Function invoked when calling the pipeline for generation.
Args:
prompt (`str` or `List[str]`, *optional*):
The prompt or prompts to guide the image generation. If not defined, one has to pass `prompt_embeds`.
instead.
strength (`float`, *optional*, defaults to 0.8):
Conceptually, indicates how much to transform the reference `image`. Must be between 0 and 1. `image`
will be used as a starting point, adding more noise to it the larger the `strength`. The number of
denoising steps depends on the amount of noise initially added. When `strength` is 1, added noise will
be maximum and the denoising process will run for the full number of iterations specified in
`num_inference_steps`. A value of 1, therefore, essentially ignores `image`.

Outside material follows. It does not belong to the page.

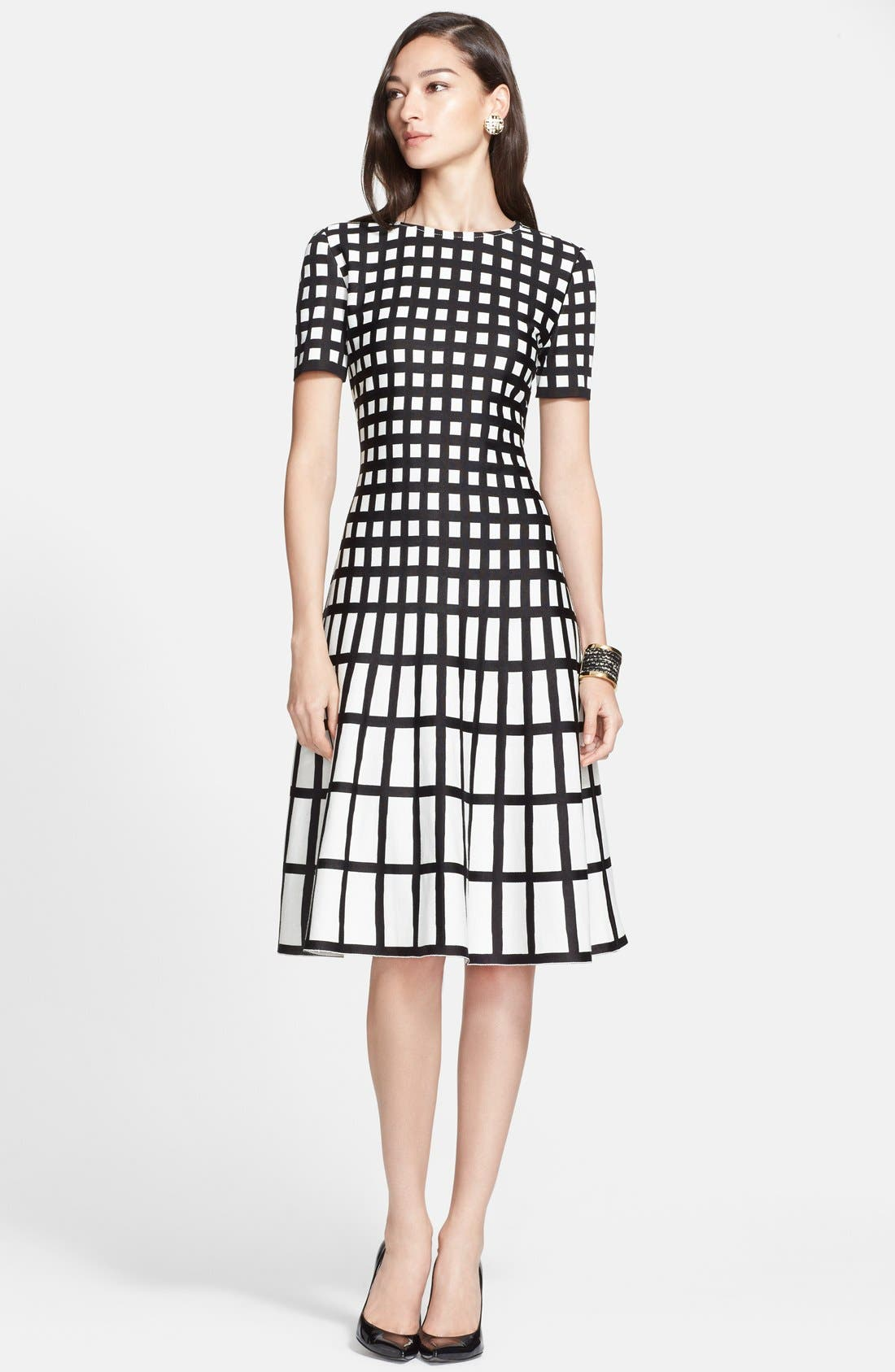Alternate Image 1 Selected - St. John Collection Tubular Box Knit Flared Dress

num_inference_steps (`int`, *optional*, defaults to 50):
The number of denoising steps. More denoising steps usually lead to a higher quality image at the
expense of slower inference.
guidance_scale (`float`, *optional*, defaults to 7.5):
Guidance scale as defined in [Classifier-Free Diffusion Guidance](https://arxiv.org/abs/2207.12598).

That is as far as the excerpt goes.